(Dataset excerpt)

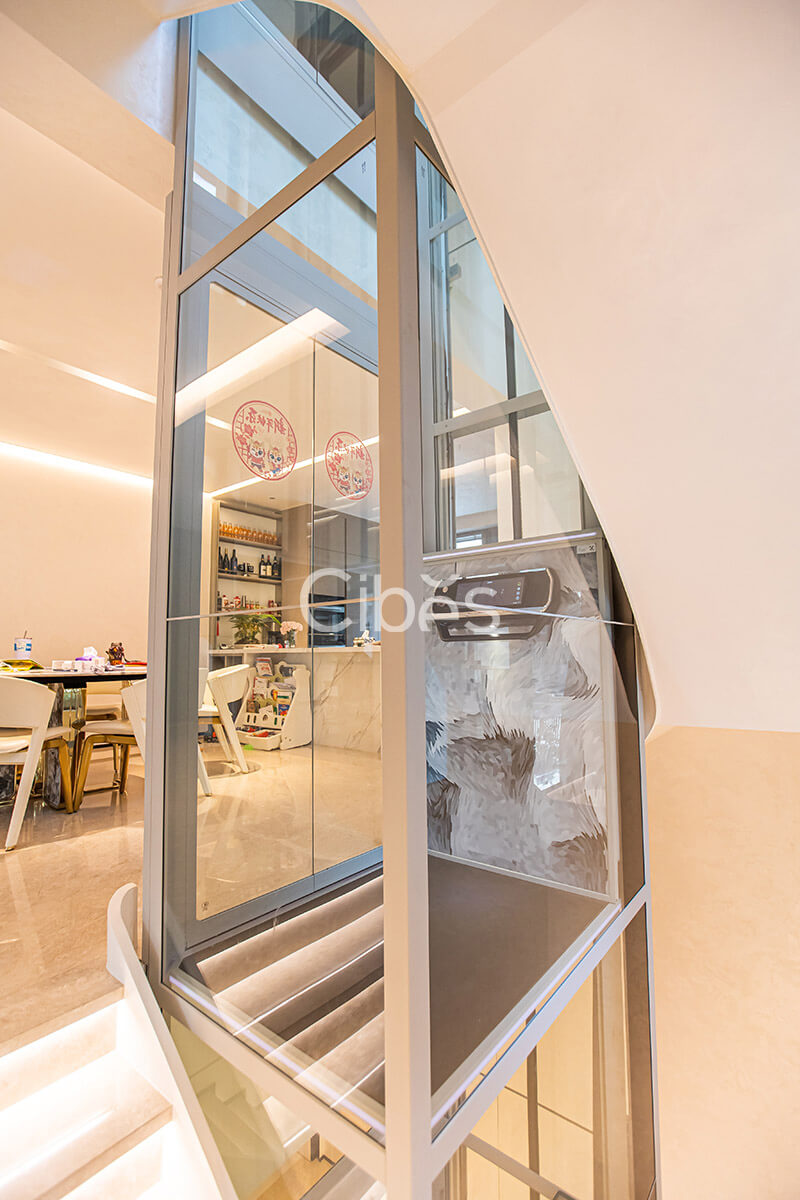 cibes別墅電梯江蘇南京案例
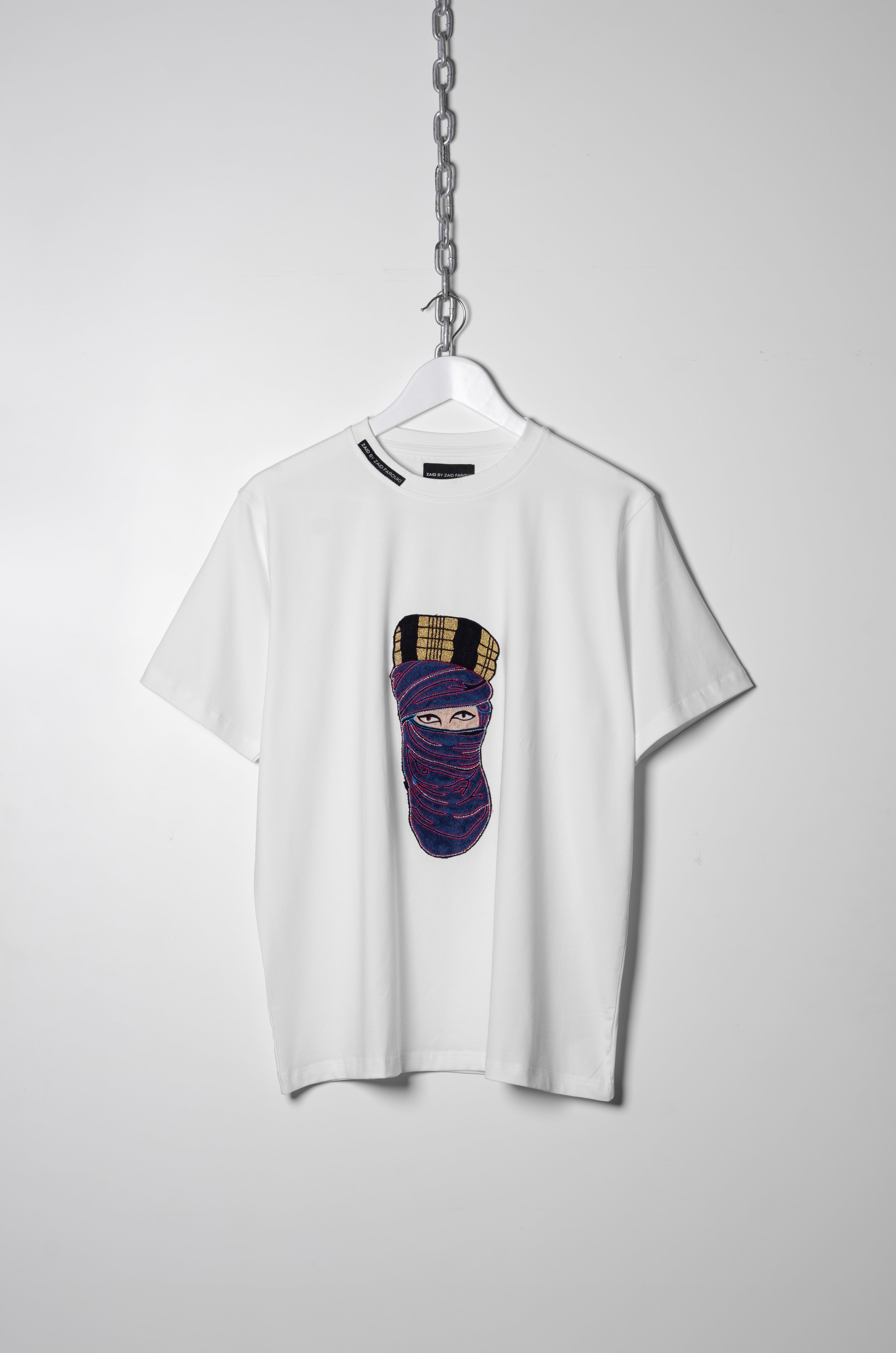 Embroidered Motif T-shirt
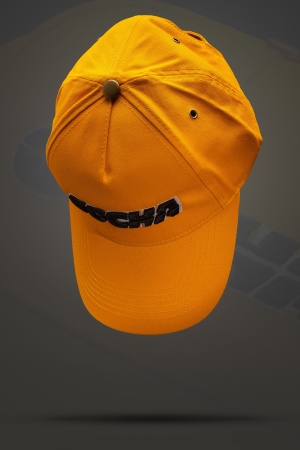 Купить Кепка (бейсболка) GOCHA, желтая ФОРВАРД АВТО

(End Dataset excerpt)

## Assignment
The lines wanted run from the one with "Embroidered Motif T-shirt" through the final line of the data; repeat them word for word and skip every picture.

## Written response
 Embroidered Motif T-shirt
 Купить Кепка (бейсболка) GOCHA, желтая ФОРВАРД АВТО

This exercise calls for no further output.